◆ **Supplied text**
Table 1. Evaluating WNBA Age/Education Policy under Antitrust Law
|
Prima Facie Test |
Non-Statutory Labor Exemption Test |
Is there an antitrust violation? |
Explanation |
| Per Se Test | Mackey Test (mandatory subject of bargaining, primarily affecting the parties involved, reached through bona fide, arm's-length bargaining) | Probably | The prima facie test is met; however, there is a chance that the WNBA could still avoid liability under the non-statutory labor exemption by showing that all three prongs of the Mackey Test are met. |
| Per Se Test | Clarett Test (mandatory subject of bargaining and the exemption's application would "ensure the successful operation of the collective bargaining process") | Very Probably Not | The prima facie test is met; however, there is a very likely chance that the WNBA could show that the non-statutory labor exemption applies given that the age/education policy is likely a mandatory term or condition of bargaining. |
| Rule of Reason | Mackey Test (mandatory subject of bargaining, primarily affecting the parties involved, reached through bona fide, arm's-length bargaining) | Probably Not | Under the Rule of Reason, the prima facie test is only met if the court limits the geographic market to the United States. If the prima facie test is met, the WNBA could still avoid liability under the non-statutory labor exemption if it can show that all three prongs of the Mackey Test are met. |
| Rule of Reason | Clarett Test (mandatory subject of bargaining and the exemption's application would "ensure the successful operation of the collective bargaining process") | Very Probably Not | Under the Rule of Reason, the prima facie test is only met if the court limits the geographic market to the United States. Even in that event, there is a very likely chance that the WNBA could show that the non-statutory labor exemption applies given that the age/education policy is likely a mandatory term or condition of bargaining. |
¶ 57 If a prospective WNBA player were to challenge the WNBA age/education policy as being a group boycott, the first issue for a court to determine is the proper standard of review.163 If a court were to apply the per se rule—as courts did in Denver Rockets, Linseman, and Boris—the court would have no alternative but to find a prima facie violation because under the per se rule, group boycotts are held illegal "without regard to any claimed justification for the restraint."164 By contrast, if a court were to apply the Rule of Reason (either in full or quick-look), the court would only find an initial showing of an antitrust violation if the plaintiff were able to show each of the following: (1) market power, (2) a net anti-competitive effect, and (3) harm.

◆ **Direction 1**
In the WNBA antitrust passage above, under what condition does the table say the prima facie test is met under the Rule of Reason?
◆ **Direction 2**
Continue the WNBA antitrust passage above from its last sentence.

◆ **Dataset extract**

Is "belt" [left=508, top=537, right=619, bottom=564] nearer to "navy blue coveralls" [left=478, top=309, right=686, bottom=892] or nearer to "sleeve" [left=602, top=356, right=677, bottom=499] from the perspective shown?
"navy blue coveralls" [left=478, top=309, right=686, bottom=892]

◆ **Exercise output 1**
Only if the court limits the geographic market to the United States.

◆ **Exercise output 2**
¶ 58 Market power is defined as "the power to control prices or exclude competition."165 Courts generally determine the presence (or absence) of market power based on an economist's testimony. If such testimony is not readily available, simple market share estimates serve as a reasonable alternative.166
¶ 59 When analyzing market share data, a court determines the scope of the relevant market based on both product and geographic considerations.167 The relevant geographic market is defined as "the market in which the seller operates and to which the purchaser can turn for supplies."168 This is "the area to which players can turn, as a practical matter, for alternate opportunities for employment."169 This factor is important because if there is a limited opportunity for practical employment, a market restriction is more likely to be an antitrust violation.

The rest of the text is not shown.